:: Kutipan Bacaan ::

Indonesia perlu segera meningkatkan kemandirian untuk memenuhi kebutuhan transisi energi dengan mengembangkan industri energi terbarukan domestik
Jakarta (ANTARA) - Institute for Essential Services Reform (IESR) mendorong pemutakhiran kebijakan energi dan dekarbonisasi industri demi mencapai target bauran energi terbarukan.
"IESR memandang jika Indonesia hanya bertumpu pada kebijakan saat ini tanpa strategi yang terukur, maka pencapaian target bauran energi terbarukan akan lambat, bahkan Indonesia tidak akan melebihi 30 persen pada 2060," kata Koordinator Grup Riset Sumber Daya Energi dan Listrik IESR His Muhammad Bintang dalam diskusi bersama media yang bertajuk Update Isu dan Kebijakan Transisi Energi di Indonesia yang diselenggarakan oleh IESR di Jakarta, Rabu.
IESR memandang bahwa Indonesia perlu mengakselerasi pemanfaatan energi terbarukan sebagai strategi penurunan emisi gas rumah kaca untuk mencapai net zero emissions (NZE) pada 2060 atau lebih cepat, demi membatasi kenaikan suhu bumi yang menyebabkan krisis iklim.
IESR menilai, untuk mencapai target bauran energi terbarukan dan penurunan emisi sektor energi secara signifikan, pemutakhiran kebijakan seperti Kebijakan Energi Nasional (KEN), Rencana Umum Energi Nasional (RUEN).
Selanjutnya, Rencana Umum Ketenagalistrikan Nasional (RUKN), Rencana Usaha Penyediaan Tenaga Listrik (RUPTL), dan finalisasi RUU Energi Baru Energi Terbarukan (EBET) harus mencakup peningkatan target penurunan emisi dan skema yang mendukung pencapaian tersebut secara terukur.
Bintang menuturkan, lambatnya pertumbuhan sektor ketenagalistrikan, yang diharapkan akan mendorong penambahan bauran energi terbarukan, terlihat dari pembangkit energi terbarukan yang baru mencapai sekitar 1 GW hingga tahun 2023, jauh dari target awal sebesar 3,4 GW yang ditetapkan pada 2021.
Menurutnya, terdapat beberapa penyebab lambannya implementasi energi terbarukan. Pertama, rendahnya permintaan energi dibandingkan proyeksinya. Kedua, lapangan tanding yang tidak setara, pembangkit energi terbarukan dipaksa bersaing dengan pembangkit listrik tenaga batubara dengan regulasi Domestic Market Obligation (DMO).
Ketiga, integrasi energi terbarukan variabel seperti PLTS dan PLTB menghadapi tantangan teknis dari kondisi sistem jaringan listrik saat ini.

:::

### Petunjuk Pengerjaan:
1. Dalam kutipan bacaan tentang transisi energi, berapa kapasitas pembangkit energi terbarukan yang tercapai hingga tahun 2023?
2. Sebutkan semua kebijakan dan rancangan regulasi yang menurut IESR perlu dimutakhirkan atau difinalisasi dalam kutipan bacaan tentang transisi energi.
3. Teruskan berita tentang transisi energi di Indonesia itu, mulai setelah kalimat terakhirnya.
Entri-entri merupakan materi tersendiri yang terpisah dari kutipan bacaan.

:: Data Tersedia ::

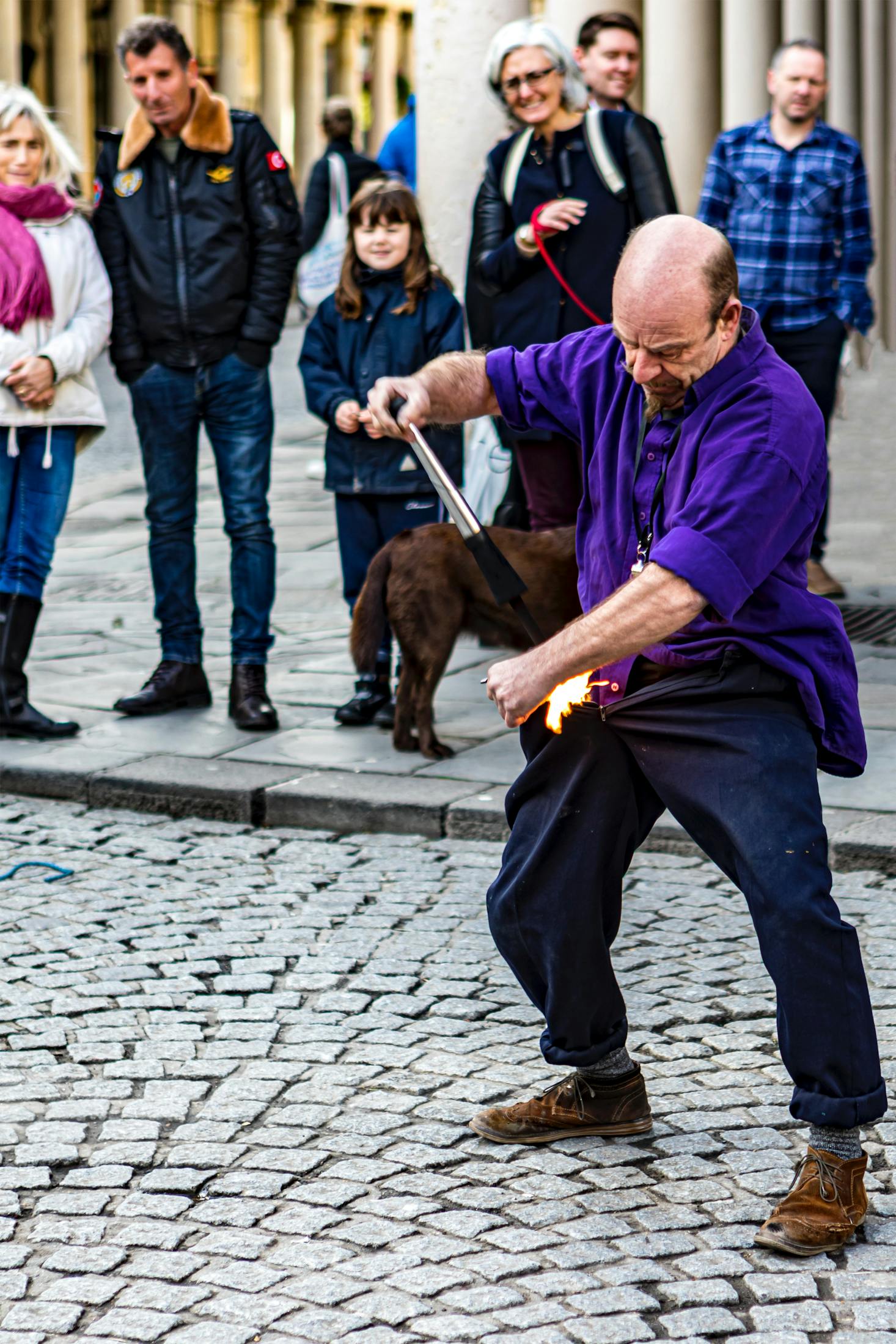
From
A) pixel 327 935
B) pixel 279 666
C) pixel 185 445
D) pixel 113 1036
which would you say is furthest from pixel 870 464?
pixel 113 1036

:::
:: Data Tersedia ::

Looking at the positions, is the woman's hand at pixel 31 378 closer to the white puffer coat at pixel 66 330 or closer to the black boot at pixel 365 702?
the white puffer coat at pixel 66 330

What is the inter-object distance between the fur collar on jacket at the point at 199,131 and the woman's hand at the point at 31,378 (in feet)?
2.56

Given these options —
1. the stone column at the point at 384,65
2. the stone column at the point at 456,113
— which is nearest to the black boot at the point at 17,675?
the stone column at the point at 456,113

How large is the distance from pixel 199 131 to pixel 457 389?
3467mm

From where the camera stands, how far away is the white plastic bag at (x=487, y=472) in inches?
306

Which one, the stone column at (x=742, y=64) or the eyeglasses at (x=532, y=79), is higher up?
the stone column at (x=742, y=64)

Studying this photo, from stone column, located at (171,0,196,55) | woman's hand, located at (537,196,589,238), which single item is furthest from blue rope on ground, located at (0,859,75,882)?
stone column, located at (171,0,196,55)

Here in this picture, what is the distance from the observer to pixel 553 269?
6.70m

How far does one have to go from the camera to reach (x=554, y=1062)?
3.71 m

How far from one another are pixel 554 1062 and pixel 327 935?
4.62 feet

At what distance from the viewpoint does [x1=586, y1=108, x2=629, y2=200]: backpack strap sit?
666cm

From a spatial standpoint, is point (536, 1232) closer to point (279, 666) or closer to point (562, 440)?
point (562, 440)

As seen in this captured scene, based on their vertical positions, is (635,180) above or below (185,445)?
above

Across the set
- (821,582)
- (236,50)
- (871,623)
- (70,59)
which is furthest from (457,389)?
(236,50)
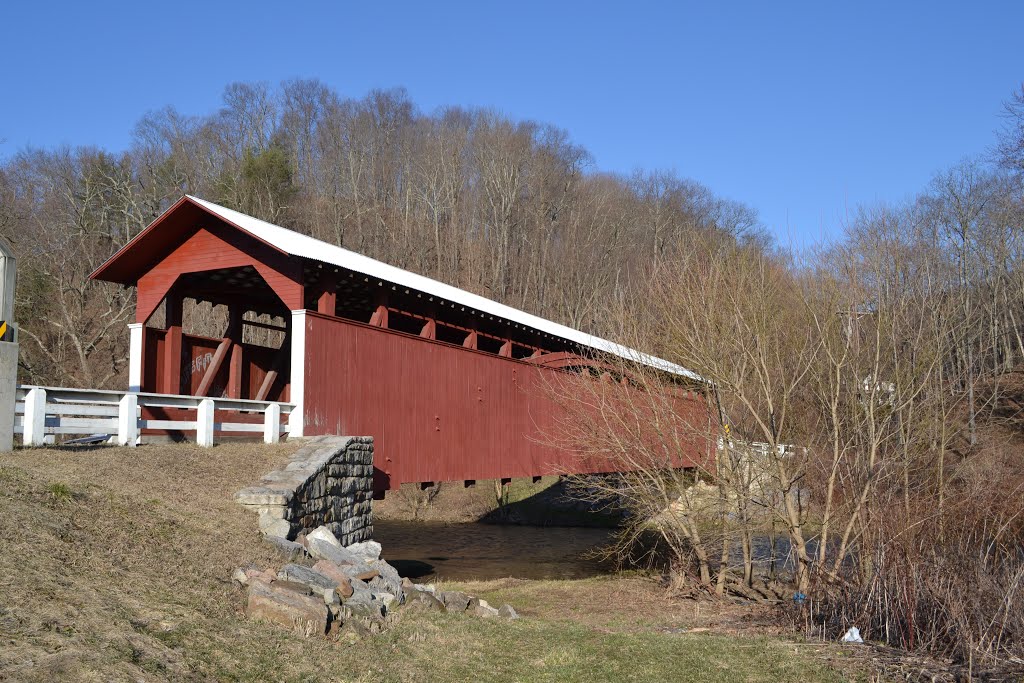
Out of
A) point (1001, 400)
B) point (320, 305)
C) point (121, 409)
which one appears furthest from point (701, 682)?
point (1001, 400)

:::

### Jawaban:
1. Sekitar 1 GW.

2.
- Kebijakan Energi Nasional (KEN)
- Rencana Umum Energi Nasional (RUEN)
- Rencana Umum Ketenagalistrikan Nasional (RUKN)
- Rencana Usaha Penyediaan Tenaga Listrik (RUPTL)
- RUU Energi Baru Energi Terbarukan (EBET)

3.
Keempat, beberapa peraturan seperti tingkat komponen dalam negeri (TKDN) belum sesuai dengan kondisi saat ini dan mempengaruhi pengembangan proyek energi terbarukan.
Saat ini pemerintah tengah melakukan pembaruan beberapa regulasi dan kebijakan pada sektor energi. Untuk itu, menurut Bintang, pelaku industri, media dan masyarakat sipil serta berbagai pihak lainnya perlu mengawal dan memberi masukan agar pembaruan tersebut dapat menjadi solusi kendala pengembangan energi terbarukan selama ini.
Di sisi lain, peluang untuk menaikkan bauran energi terbarukan terbuka luas dengan meningkatnya kebutuhan energi, terutama di sektor industri.
Tidak hanya itu, tren transisi energi di berbagai negara akan memberikan risiko gangguan rantai suplai teknologi energi terbarukan.
"Oleh karena itu, Indonesia perlu segera meningkatkan kemandirian untuk memenuhi kebutuhan transisi energi dengan mengembangkan industri energi terbarukan domestik," tuturnya.
Bintang juga menggarisbawahi pentingnya menangkap fenomena permintaan dari pembeli (buyer's demand) akan produk hijau.
Selain itu, dinamika geopolitik energi dunia mempengaruhi daya saing investasi di Indonesia. Aturan karbon dan pajak (seperti Carbon Border Adjustment Mechanism (CBAM) dan Inflation Reduction Act (IRA)) mempengaruhi aliran investasi ke negara-negara Selatan, termasuk Indonesia.
Permintaan korporasi untuk energi terbarukan menjadi dorongan penting bagi Indonesia dalam mempercepat pengembangannya dan menghilangkan hambatan bagi perusahaan dan individu untuk menggunakan energi terbarukan.
Saat ini, 121 anggota RE100 Global telah melaporkan kegiatan operasional mereka di Indonesia. Berdasarkan penilaian RE100, Indonesia berpotensi untuk tumbuh pesat dengan sumber daya energi terbarukan yang melimpah, namun potensi tersebut belum sepenuhnya dimanfaatkan.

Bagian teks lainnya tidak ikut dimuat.